*TASK BRIEF*: Continue the forum post about using the batch size inside a custom TensorFlow layer, starting after its last sentence.

---- GIVEN TEXT

Reputation: 572
I would like to implement a custom tf layer that performs a mathematical operation involving the actual batch-size of the input tensor:
import tensorflow as tf
from tensorflow import keras
class MyLayer(keras.layers.Layer):
def build(self, input_shape):
self.batch_size = input_shape[0]
super().build(input_shape)
def call(self,input):
self.batch_size + 1 # do something with the batch size
return input
However, when building a graph, its value is initially None
, which breaks the functionality in MyLayer
:
input = keras.Input(shape=(10,))
x = MyLayer()(input)
TypeError: in user code:
<ipython-input-41-98e23e82198d>:11 call *
self.batch_size + 1 # do something with the batch size
TypeError: unsupported operand type(s) for +: 'NoneType' and 'int'
Is there any way to make such layers work after the model has been constructed?

--------
---- ROWS

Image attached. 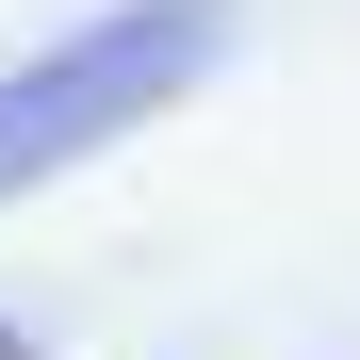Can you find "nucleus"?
Returning a JSON list of instances; mask_svg holds the SVG:
<instances>
[{
	"label": "nucleus",
	"instance_id": "nucleus-2",
	"mask_svg": "<svg viewBox=\"0 0 360 360\" xmlns=\"http://www.w3.org/2000/svg\"><path fill=\"white\" fill-rule=\"evenodd\" d=\"M0 360H33V344H17V328H0Z\"/></svg>",
	"mask_w": 360,
	"mask_h": 360
},
{
	"label": "nucleus",
	"instance_id": "nucleus-1",
	"mask_svg": "<svg viewBox=\"0 0 360 360\" xmlns=\"http://www.w3.org/2000/svg\"><path fill=\"white\" fill-rule=\"evenodd\" d=\"M213 49H229V0H131V17H98L66 49H33V66H0V197L49 180V164H82L98 131H131V115H164Z\"/></svg>",
	"mask_w": 360,
	"mask_h": 360
}]
</instances>
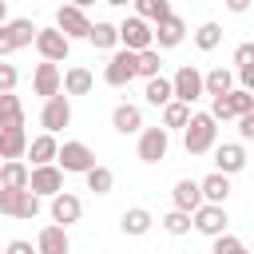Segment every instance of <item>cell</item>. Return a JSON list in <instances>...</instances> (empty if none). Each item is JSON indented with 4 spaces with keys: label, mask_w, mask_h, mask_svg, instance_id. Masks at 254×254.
I'll return each mask as SVG.
<instances>
[{
    "label": "cell",
    "mask_w": 254,
    "mask_h": 254,
    "mask_svg": "<svg viewBox=\"0 0 254 254\" xmlns=\"http://www.w3.org/2000/svg\"><path fill=\"white\" fill-rule=\"evenodd\" d=\"M36 32H40V28H36L28 16L4 20V24H0V60L12 56V52H20V48H28V44H36Z\"/></svg>",
    "instance_id": "cell-3"
},
{
    "label": "cell",
    "mask_w": 254,
    "mask_h": 254,
    "mask_svg": "<svg viewBox=\"0 0 254 254\" xmlns=\"http://www.w3.org/2000/svg\"><path fill=\"white\" fill-rule=\"evenodd\" d=\"M56 155H60L56 131H44V135H36V139L28 143V159H32V167H40V163H56Z\"/></svg>",
    "instance_id": "cell-21"
},
{
    "label": "cell",
    "mask_w": 254,
    "mask_h": 254,
    "mask_svg": "<svg viewBox=\"0 0 254 254\" xmlns=\"http://www.w3.org/2000/svg\"><path fill=\"white\" fill-rule=\"evenodd\" d=\"M202 79H206V95H226L234 87V71L230 67H210Z\"/></svg>",
    "instance_id": "cell-31"
},
{
    "label": "cell",
    "mask_w": 254,
    "mask_h": 254,
    "mask_svg": "<svg viewBox=\"0 0 254 254\" xmlns=\"http://www.w3.org/2000/svg\"><path fill=\"white\" fill-rule=\"evenodd\" d=\"M28 131H24V123L20 127H0V159H24L28 155Z\"/></svg>",
    "instance_id": "cell-19"
},
{
    "label": "cell",
    "mask_w": 254,
    "mask_h": 254,
    "mask_svg": "<svg viewBox=\"0 0 254 254\" xmlns=\"http://www.w3.org/2000/svg\"><path fill=\"white\" fill-rule=\"evenodd\" d=\"M171 83H175V99H183V103H194V99L206 95V79H202V71L194 64H183L171 75Z\"/></svg>",
    "instance_id": "cell-6"
},
{
    "label": "cell",
    "mask_w": 254,
    "mask_h": 254,
    "mask_svg": "<svg viewBox=\"0 0 254 254\" xmlns=\"http://www.w3.org/2000/svg\"><path fill=\"white\" fill-rule=\"evenodd\" d=\"M250 64H254V40L234 48V67H250Z\"/></svg>",
    "instance_id": "cell-40"
},
{
    "label": "cell",
    "mask_w": 254,
    "mask_h": 254,
    "mask_svg": "<svg viewBox=\"0 0 254 254\" xmlns=\"http://www.w3.org/2000/svg\"><path fill=\"white\" fill-rule=\"evenodd\" d=\"M87 40H91L99 52H115V44H119V24L95 20V24H91V32H87Z\"/></svg>",
    "instance_id": "cell-27"
},
{
    "label": "cell",
    "mask_w": 254,
    "mask_h": 254,
    "mask_svg": "<svg viewBox=\"0 0 254 254\" xmlns=\"http://www.w3.org/2000/svg\"><path fill=\"white\" fill-rule=\"evenodd\" d=\"M16 83H20V71L12 64H0V91H16Z\"/></svg>",
    "instance_id": "cell-41"
},
{
    "label": "cell",
    "mask_w": 254,
    "mask_h": 254,
    "mask_svg": "<svg viewBox=\"0 0 254 254\" xmlns=\"http://www.w3.org/2000/svg\"><path fill=\"white\" fill-rule=\"evenodd\" d=\"M0 163H4V159H0Z\"/></svg>",
    "instance_id": "cell-49"
},
{
    "label": "cell",
    "mask_w": 254,
    "mask_h": 254,
    "mask_svg": "<svg viewBox=\"0 0 254 254\" xmlns=\"http://www.w3.org/2000/svg\"><path fill=\"white\" fill-rule=\"evenodd\" d=\"M32 183V171L24 159H4L0 163V187H28Z\"/></svg>",
    "instance_id": "cell-26"
},
{
    "label": "cell",
    "mask_w": 254,
    "mask_h": 254,
    "mask_svg": "<svg viewBox=\"0 0 254 254\" xmlns=\"http://www.w3.org/2000/svg\"><path fill=\"white\" fill-rule=\"evenodd\" d=\"M171 198H175V206H183V210H190V214L206 202V198H202V187H198L194 179H179L175 190H171Z\"/></svg>",
    "instance_id": "cell-23"
},
{
    "label": "cell",
    "mask_w": 254,
    "mask_h": 254,
    "mask_svg": "<svg viewBox=\"0 0 254 254\" xmlns=\"http://www.w3.org/2000/svg\"><path fill=\"white\" fill-rule=\"evenodd\" d=\"M187 123H190V103L171 99V103L163 107V127H167V131H179V127H187Z\"/></svg>",
    "instance_id": "cell-30"
},
{
    "label": "cell",
    "mask_w": 254,
    "mask_h": 254,
    "mask_svg": "<svg viewBox=\"0 0 254 254\" xmlns=\"http://www.w3.org/2000/svg\"><path fill=\"white\" fill-rule=\"evenodd\" d=\"M24 123V103L16 91H0V127H20Z\"/></svg>",
    "instance_id": "cell-28"
},
{
    "label": "cell",
    "mask_w": 254,
    "mask_h": 254,
    "mask_svg": "<svg viewBox=\"0 0 254 254\" xmlns=\"http://www.w3.org/2000/svg\"><path fill=\"white\" fill-rule=\"evenodd\" d=\"M91 87H95V75L87 67H67L64 71V91L67 95H87Z\"/></svg>",
    "instance_id": "cell-29"
},
{
    "label": "cell",
    "mask_w": 254,
    "mask_h": 254,
    "mask_svg": "<svg viewBox=\"0 0 254 254\" xmlns=\"http://www.w3.org/2000/svg\"><path fill=\"white\" fill-rule=\"evenodd\" d=\"M143 95H147V103H151V107H167V103L175 99V83H171V79L159 71V75H151V79H147Z\"/></svg>",
    "instance_id": "cell-24"
},
{
    "label": "cell",
    "mask_w": 254,
    "mask_h": 254,
    "mask_svg": "<svg viewBox=\"0 0 254 254\" xmlns=\"http://www.w3.org/2000/svg\"><path fill=\"white\" fill-rule=\"evenodd\" d=\"M226 95H230V107H234V115H246V111H254V91H246V87H230Z\"/></svg>",
    "instance_id": "cell-37"
},
{
    "label": "cell",
    "mask_w": 254,
    "mask_h": 254,
    "mask_svg": "<svg viewBox=\"0 0 254 254\" xmlns=\"http://www.w3.org/2000/svg\"><path fill=\"white\" fill-rule=\"evenodd\" d=\"M135 75H139V52H131V48L111 52V60H107V67H103V83H107V87H127Z\"/></svg>",
    "instance_id": "cell-4"
},
{
    "label": "cell",
    "mask_w": 254,
    "mask_h": 254,
    "mask_svg": "<svg viewBox=\"0 0 254 254\" xmlns=\"http://www.w3.org/2000/svg\"><path fill=\"white\" fill-rule=\"evenodd\" d=\"M36 52H40V60H67V52H71V40L52 24V28H40L36 32Z\"/></svg>",
    "instance_id": "cell-10"
},
{
    "label": "cell",
    "mask_w": 254,
    "mask_h": 254,
    "mask_svg": "<svg viewBox=\"0 0 254 254\" xmlns=\"http://www.w3.org/2000/svg\"><path fill=\"white\" fill-rule=\"evenodd\" d=\"M64 175H67V171H64L60 163H40V167H32V183H28V187H32L40 198H44V194L52 198L56 190H64Z\"/></svg>",
    "instance_id": "cell-11"
},
{
    "label": "cell",
    "mask_w": 254,
    "mask_h": 254,
    "mask_svg": "<svg viewBox=\"0 0 254 254\" xmlns=\"http://www.w3.org/2000/svg\"><path fill=\"white\" fill-rule=\"evenodd\" d=\"M167 151H171V131L167 127H143L139 131V159L143 163H159V159H167Z\"/></svg>",
    "instance_id": "cell-9"
},
{
    "label": "cell",
    "mask_w": 254,
    "mask_h": 254,
    "mask_svg": "<svg viewBox=\"0 0 254 254\" xmlns=\"http://www.w3.org/2000/svg\"><path fill=\"white\" fill-rule=\"evenodd\" d=\"M0 214H8V218H36L40 214V194L32 187H0Z\"/></svg>",
    "instance_id": "cell-2"
},
{
    "label": "cell",
    "mask_w": 254,
    "mask_h": 254,
    "mask_svg": "<svg viewBox=\"0 0 254 254\" xmlns=\"http://www.w3.org/2000/svg\"><path fill=\"white\" fill-rule=\"evenodd\" d=\"M222 4H226V8H230V12H246V8H250V4H254V0H222Z\"/></svg>",
    "instance_id": "cell-45"
},
{
    "label": "cell",
    "mask_w": 254,
    "mask_h": 254,
    "mask_svg": "<svg viewBox=\"0 0 254 254\" xmlns=\"http://www.w3.org/2000/svg\"><path fill=\"white\" fill-rule=\"evenodd\" d=\"M183 40H187V24H183L175 12H171V16H163V20L155 24V48H159V52H167V48H179Z\"/></svg>",
    "instance_id": "cell-16"
},
{
    "label": "cell",
    "mask_w": 254,
    "mask_h": 254,
    "mask_svg": "<svg viewBox=\"0 0 254 254\" xmlns=\"http://www.w3.org/2000/svg\"><path fill=\"white\" fill-rule=\"evenodd\" d=\"M111 127H115L119 135H139V131H143V111H139L135 103H119V107L111 111Z\"/></svg>",
    "instance_id": "cell-20"
},
{
    "label": "cell",
    "mask_w": 254,
    "mask_h": 254,
    "mask_svg": "<svg viewBox=\"0 0 254 254\" xmlns=\"http://www.w3.org/2000/svg\"><path fill=\"white\" fill-rule=\"evenodd\" d=\"M83 179H87V190H95V194H111V187H115V175H111V167H91V171H83Z\"/></svg>",
    "instance_id": "cell-32"
},
{
    "label": "cell",
    "mask_w": 254,
    "mask_h": 254,
    "mask_svg": "<svg viewBox=\"0 0 254 254\" xmlns=\"http://www.w3.org/2000/svg\"><path fill=\"white\" fill-rule=\"evenodd\" d=\"M56 163H60L67 175H83V171H91V167H95V151H91L87 143H79V139H67V143L60 147Z\"/></svg>",
    "instance_id": "cell-7"
},
{
    "label": "cell",
    "mask_w": 254,
    "mask_h": 254,
    "mask_svg": "<svg viewBox=\"0 0 254 254\" xmlns=\"http://www.w3.org/2000/svg\"><path fill=\"white\" fill-rule=\"evenodd\" d=\"M40 123H44V131H64L67 123H71V103H67V95H48L44 99V111H40Z\"/></svg>",
    "instance_id": "cell-13"
},
{
    "label": "cell",
    "mask_w": 254,
    "mask_h": 254,
    "mask_svg": "<svg viewBox=\"0 0 254 254\" xmlns=\"http://www.w3.org/2000/svg\"><path fill=\"white\" fill-rule=\"evenodd\" d=\"M190 226H194V214L183 210V206H175L171 214H163V230H167V234H187Z\"/></svg>",
    "instance_id": "cell-34"
},
{
    "label": "cell",
    "mask_w": 254,
    "mask_h": 254,
    "mask_svg": "<svg viewBox=\"0 0 254 254\" xmlns=\"http://www.w3.org/2000/svg\"><path fill=\"white\" fill-rule=\"evenodd\" d=\"M119 44H123V48H131V52L151 48V44H155V24H151V20H143L139 12H135V16H127V20L119 24Z\"/></svg>",
    "instance_id": "cell-5"
},
{
    "label": "cell",
    "mask_w": 254,
    "mask_h": 254,
    "mask_svg": "<svg viewBox=\"0 0 254 254\" xmlns=\"http://www.w3.org/2000/svg\"><path fill=\"white\" fill-rule=\"evenodd\" d=\"M226 226H230V218H226V206H222V202H202V206L194 210V230H198V234L214 238V234H222Z\"/></svg>",
    "instance_id": "cell-12"
},
{
    "label": "cell",
    "mask_w": 254,
    "mask_h": 254,
    "mask_svg": "<svg viewBox=\"0 0 254 254\" xmlns=\"http://www.w3.org/2000/svg\"><path fill=\"white\" fill-rule=\"evenodd\" d=\"M56 28H60L67 40H87L91 20H87V12H83L79 4H60V8H56Z\"/></svg>",
    "instance_id": "cell-8"
},
{
    "label": "cell",
    "mask_w": 254,
    "mask_h": 254,
    "mask_svg": "<svg viewBox=\"0 0 254 254\" xmlns=\"http://www.w3.org/2000/svg\"><path fill=\"white\" fill-rule=\"evenodd\" d=\"M135 4V12L143 16V20H151V24H159L163 16H171V0H131Z\"/></svg>",
    "instance_id": "cell-35"
},
{
    "label": "cell",
    "mask_w": 254,
    "mask_h": 254,
    "mask_svg": "<svg viewBox=\"0 0 254 254\" xmlns=\"http://www.w3.org/2000/svg\"><path fill=\"white\" fill-rule=\"evenodd\" d=\"M214 167L226 175H238L246 167V147L242 143H214Z\"/></svg>",
    "instance_id": "cell-17"
},
{
    "label": "cell",
    "mask_w": 254,
    "mask_h": 254,
    "mask_svg": "<svg viewBox=\"0 0 254 254\" xmlns=\"http://www.w3.org/2000/svg\"><path fill=\"white\" fill-rule=\"evenodd\" d=\"M79 214H83L79 194H71V190H56V194H52V222L71 226V222H79Z\"/></svg>",
    "instance_id": "cell-15"
},
{
    "label": "cell",
    "mask_w": 254,
    "mask_h": 254,
    "mask_svg": "<svg viewBox=\"0 0 254 254\" xmlns=\"http://www.w3.org/2000/svg\"><path fill=\"white\" fill-rule=\"evenodd\" d=\"M198 187H202V198H206V202H226V198H230V175L218 171V167H214L206 179H198Z\"/></svg>",
    "instance_id": "cell-22"
},
{
    "label": "cell",
    "mask_w": 254,
    "mask_h": 254,
    "mask_svg": "<svg viewBox=\"0 0 254 254\" xmlns=\"http://www.w3.org/2000/svg\"><path fill=\"white\" fill-rule=\"evenodd\" d=\"M4 250L8 254H32V242L28 238H12V242H4Z\"/></svg>",
    "instance_id": "cell-43"
},
{
    "label": "cell",
    "mask_w": 254,
    "mask_h": 254,
    "mask_svg": "<svg viewBox=\"0 0 254 254\" xmlns=\"http://www.w3.org/2000/svg\"><path fill=\"white\" fill-rule=\"evenodd\" d=\"M71 4H79V8H91V4H95V0H71Z\"/></svg>",
    "instance_id": "cell-47"
},
{
    "label": "cell",
    "mask_w": 254,
    "mask_h": 254,
    "mask_svg": "<svg viewBox=\"0 0 254 254\" xmlns=\"http://www.w3.org/2000/svg\"><path fill=\"white\" fill-rule=\"evenodd\" d=\"M194 44H198V52H214V48L222 44V28H218L214 20L198 24V32H194Z\"/></svg>",
    "instance_id": "cell-33"
},
{
    "label": "cell",
    "mask_w": 254,
    "mask_h": 254,
    "mask_svg": "<svg viewBox=\"0 0 254 254\" xmlns=\"http://www.w3.org/2000/svg\"><path fill=\"white\" fill-rule=\"evenodd\" d=\"M210 242H214V254H242V250H246V246H242V238H234V234H226V230H222V234H214Z\"/></svg>",
    "instance_id": "cell-38"
},
{
    "label": "cell",
    "mask_w": 254,
    "mask_h": 254,
    "mask_svg": "<svg viewBox=\"0 0 254 254\" xmlns=\"http://www.w3.org/2000/svg\"><path fill=\"white\" fill-rule=\"evenodd\" d=\"M214 143H218V119L210 111H190V123L183 127L187 155H206V151H214Z\"/></svg>",
    "instance_id": "cell-1"
},
{
    "label": "cell",
    "mask_w": 254,
    "mask_h": 254,
    "mask_svg": "<svg viewBox=\"0 0 254 254\" xmlns=\"http://www.w3.org/2000/svg\"><path fill=\"white\" fill-rule=\"evenodd\" d=\"M151 210L147 206H131V210H123L119 214V226H123V234H131V238H139V234H147L151 230Z\"/></svg>",
    "instance_id": "cell-25"
},
{
    "label": "cell",
    "mask_w": 254,
    "mask_h": 254,
    "mask_svg": "<svg viewBox=\"0 0 254 254\" xmlns=\"http://www.w3.org/2000/svg\"><path fill=\"white\" fill-rule=\"evenodd\" d=\"M163 71V56H159V48L151 44V48H143L139 52V75L143 79H151V75H159Z\"/></svg>",
    "instance_id": "cell-36"
},
{
    "label": "cell",
    "mask_w": 254,
    "mask_h": 254,
    "mask_svg": "<svg viewBox=\"0 0 254 254\" xmlns=\"http://www.w3.org/2000/svg\"><path fill=\"white\" fill-rule=\"evenodd\" d=\"M238 135H242V139H254V111L238 115Z\"/></svg>",
    "instance_id": "cell-42"
},
{
    "label": "cell",
    "mask_w": 254,
    "mask_h": 254,
    "mask_svg": "<svg viewBox=\"0 0 254 254\" xmlns=\"http://www.w3.org/2000/svg\"><path fill=\"white\" fill-rule=\"evenodd\" d=\"M36 250H40V254H67V250H71L67 226H60V222L44 226V230H40V238H36Z\"/></svg>",
    "instance_id": "cell-18"
},
{
    "label": "cell",
    "mask_w": 254,
    "mask_h": 254,
    "mask_svg": "<svg viewBox=\"0 0 254 254\" xmlns=\"http://www.w3.org/2000/svg\"><path fill=\"white\" fill-rule=\"evenodd\" d=\"M32 91L36 95H56V91H64V75H60V67H56V60H44V64H36V71H32Z\"/></svg>",
    "instance_id": "cell-14"
},
{
    "label": "cell",
    "mask_w": 254,
    "mask_h": 254,
    "mask_svg": "<svg viewBox=\"0 0 254 254\" xmlns=\"http://www.w3.org/2000/svg\"><path fill=\"white\" fill-rule=\"evenodd\" d=\"M238 83H242L246 91H254V64H250V67H238Z\"/></svg>",
    "instance_id": "cell-44"
},
{
    "label": "cell",
    "mask_w": 254,
    "mask_h": 254,
    "mask_svg": "<svg viewBox=\"0 0 254 254\" xmlns=\"http://www.w3.org/2000/svg\"><path fill=\"white\" fill-rule=\"evenodd\" d=\"M0 250H4V242H0Z\"/></svg>",
    "instance_id": "cell-48"
},
{
    "label": "cell",
    "mask_w": 254,
    "mask_h": 254,
    "mask_svg": "<svg viewBox=\"0 0 254 254\" xmlns=\"http://www.w3.org/2000/svg\"><path fill=\"white\" fill-rule=\"evenodd\" d=\"M210 115H214L218 123L238 119V115H234V107H230V95H210Z\"/></svg>",
    "instance_id": "cell-39"
},
{
    "label": "cell",
    "mask_w": 254,
    "mask_h": 254,
    "mask_svg": "<svg viewBox=\"0 0 254 254\" xmlns=\"http://www.w3.org/2000/svg\"><path fill=\"white\" fill-rule=\"evenodd\" d=\"M8 20V0H0V24Z\"/></svg>",
    "instance_id": "cell-46"
}]
</instances>
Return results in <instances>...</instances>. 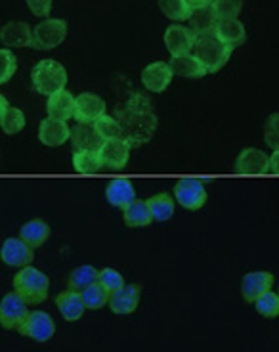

--------

*RESULT BELOW*:
Upvotes: 0
Views: 1382
Reputation: 17585
Use tf.shape
to grab the batch size inside your layer's call
method.
Example:
import tensorflow as tf
# custom layer
class MyLayer(tf.keras.layers.Layer):
def __init__(self):
super().__init__()
def call(self, x):
bs = tf.shape(x)[0]
return x, tf.add(bs, 1)
# network
x_in = tf.keras.Input(shape=(None, 10,))
x = MyLayer()(x_in)
# model def
model = tf.keras.models.Model(x_in, x)
# forward pass
_, shp = model(tf.random.normal([5, 10]))
# shape value
print(shp)
# tf.Tensor(6, shape=(), dtype=int32)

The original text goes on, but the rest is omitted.